Probably not, benevolent bematist, but they do consume ethanol for amusement.

Ethanol?  Ethanol?!?!?

Yes, profound polyhistor.  I know it’s a deadly poison but…

If I didn’t know you better, Kelvenor, I might think you were jiggling my tendrils.

Never, gyroscopic gradgrind.

Hmmm, very well.  Allow me time to digest this........[=burp=].......Anything further about humans that might be of use to me?

Well…there is one thing, but I don’t know if it’s worthy of mention.


The humans, great pontificator, use organs similar to our own optical sensors that they commonly refer to as “eyes” in order to use visible light to examine their surroundings.

Yes, yes, get on with it.  I haven’t got all nychthemeron.

Well, unlike our species, in which our eight optical organs are spaced evenly around our coxal extremities, humans have only two eyes, and they both face directly forward from their upper pseudopod.

Only two? How can they possibly see all the way around themselves?  Puts them at a decided disadvantage, doesn’t it?

One would think, wouldn’t one?  Yet they compensate for their lack of circular vision with a substitute they refer to as “depth perception.”

“Depth perception”?  Anybody can look at something and see if it’s deep or not.

Well, yes and no, torpid tripotage.  Before the discovery of triangulation, our species could look at an object and guess if it was near or far based on the quality of the image we saw:  Was it larger or smaller than a similar object whose distance we knew, was the color sharper or fainter, the details clearer or lost?  When great Zabono published his/her/its theorem that proved if one knew the size of a distant object and one took two visual measurements from two separate points --

-- and if one knew the distance between those two points one could then calculate the actual distance of the object in question, yes, yes, I know that.  Every third year crèche inductee knows that.  Get on with your briefing.

My point, undulating ugsomeness, is that humans don’t need to calculate the distance.  They can simply look at something and see the distance between it and them, and they call this “depth perception”.

Anybody can look at something and see it is distant from them!!!

Yes, hovering heimganger, but the humans do something different than simply see the distance.  They see -- and there’s no way to describe this other than using their term -- the depth between the object and them.

How is this any different from you or I or your fecund spawner looking at something and saying, “I am here and it is there”?!?!?

Thunderous tractatrix, the humans see exactly the same thing you or I or my spawner would see, but they also see the distance between us and the object, and this distance that they see is called “depth”.

You’re starting to grind my mucus glands, Kelvenor.

I apologize.

What does this fecund “depth” as you call it look like?
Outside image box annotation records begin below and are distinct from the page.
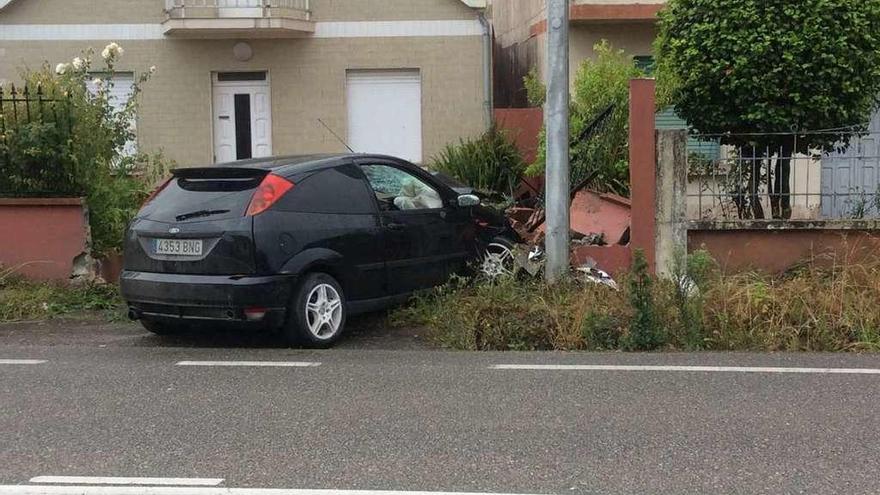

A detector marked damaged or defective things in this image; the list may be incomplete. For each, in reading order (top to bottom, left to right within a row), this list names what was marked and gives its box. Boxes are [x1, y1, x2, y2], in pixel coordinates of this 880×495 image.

damaged garden wall [0, 199, 92, 282]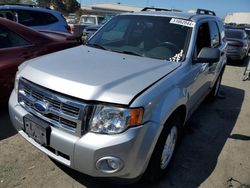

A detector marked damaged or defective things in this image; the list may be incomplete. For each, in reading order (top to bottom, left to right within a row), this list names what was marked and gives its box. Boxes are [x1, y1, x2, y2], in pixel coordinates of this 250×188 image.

cracked headlight [89, 105, 144, 134]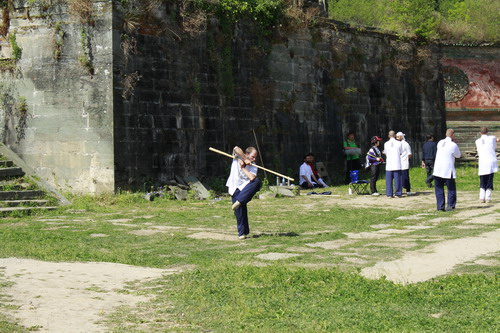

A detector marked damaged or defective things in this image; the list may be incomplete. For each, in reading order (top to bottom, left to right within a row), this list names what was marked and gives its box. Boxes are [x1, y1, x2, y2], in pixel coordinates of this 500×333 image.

broken concrete slab [183, 175, 210, 198]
That’s just it, opulent rhinarium.  I asked, and it doesn’t “look” like anything.

It’s invisible?  No shape, no form, no color?

None.  It’s just…there…and the humans can see it and instantly know how distant something is.

So they’re just good guessers.

Parenthetical paraclete, my apologies for being contradictory, but no.  They actually see…something.  From what they describe the two eyes on their upper pseudopod do not see two separate fields of vision the way our eight ocular organs see eight separate fields of vision, but rather the two eyes overlap into something they call “binocular vision” and this is what enables them to see “depth”.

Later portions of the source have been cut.